— Нужна санкция штаба фронта, — напомнил Лобачев.

— К утру санкция будет, — пообещал Шалин и объяснил Малышеву: — Взамен линий связи, перехваченных немцами, связисты сейчас прокладывают обходную — через дорогобужские леса.

— Сделайте запрос по радиотелеграфу, — приказал Шалину Лукин и подписался под приказом. Передавая бумагу на подпись генералу Лобачеву, Лукин сказал стоявшим рядом Малышеву и начальнику инженерной службы армии: — Заложите в фермы взрывчатку и подготовьте все к взрыву. В случае опасности звоните мне… Пока штаб фронта не даст «добро», эта бумажка не имеет силы. — Он указал пальцем на приказ, который уже подписал и Шалин. — Даем вам ее, как говорят, авансом, на аварийный случай…

Южную часть Смоленска пришлось оставить.

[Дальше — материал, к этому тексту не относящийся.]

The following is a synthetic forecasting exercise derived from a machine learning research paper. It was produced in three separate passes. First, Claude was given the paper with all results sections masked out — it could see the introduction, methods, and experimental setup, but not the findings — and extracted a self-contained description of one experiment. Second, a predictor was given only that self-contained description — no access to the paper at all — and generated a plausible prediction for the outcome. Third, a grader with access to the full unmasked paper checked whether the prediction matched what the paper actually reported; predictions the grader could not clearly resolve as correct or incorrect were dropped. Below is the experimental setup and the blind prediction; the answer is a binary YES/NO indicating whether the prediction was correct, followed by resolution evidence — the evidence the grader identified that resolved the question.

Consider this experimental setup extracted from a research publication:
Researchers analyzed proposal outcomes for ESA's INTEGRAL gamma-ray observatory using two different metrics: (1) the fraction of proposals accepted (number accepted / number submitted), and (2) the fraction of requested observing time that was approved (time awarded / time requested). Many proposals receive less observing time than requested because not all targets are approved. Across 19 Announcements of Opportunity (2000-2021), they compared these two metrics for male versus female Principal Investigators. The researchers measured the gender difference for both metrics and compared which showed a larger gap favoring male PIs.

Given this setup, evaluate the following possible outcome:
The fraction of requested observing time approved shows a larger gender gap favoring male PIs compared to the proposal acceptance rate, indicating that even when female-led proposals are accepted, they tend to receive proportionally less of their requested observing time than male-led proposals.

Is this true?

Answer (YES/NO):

По мостам устремились в Заднепровье госпитальные машины с ранеными, врачами, медсестрами, эвакуировались «обитатели» Лопатинского сада — руководители областного комитета партии, облисполкома, районов города.

На одном из мостов собрался «летучий» военный совет: раненый осколком в висок полковник Малышев, первый секретарь обкома Попов, председатель облисполкома, начальник управления НКВД области… Решали единственный вопрос: взрывать или не взрывать мосты. Все сходились на том, что надо взрывать. Но связи со штабом 16-й армии не было (…). Через два дня после того как мосты были взорваны, в расположении войск 16-й армии, пытавшейся всеми силами отбить у немцев Смоленск, приземлился самолет, а в нем представитель военной прокуратуры Западного фронта с ордером на арест полковника Малышева Петра Федоровича…»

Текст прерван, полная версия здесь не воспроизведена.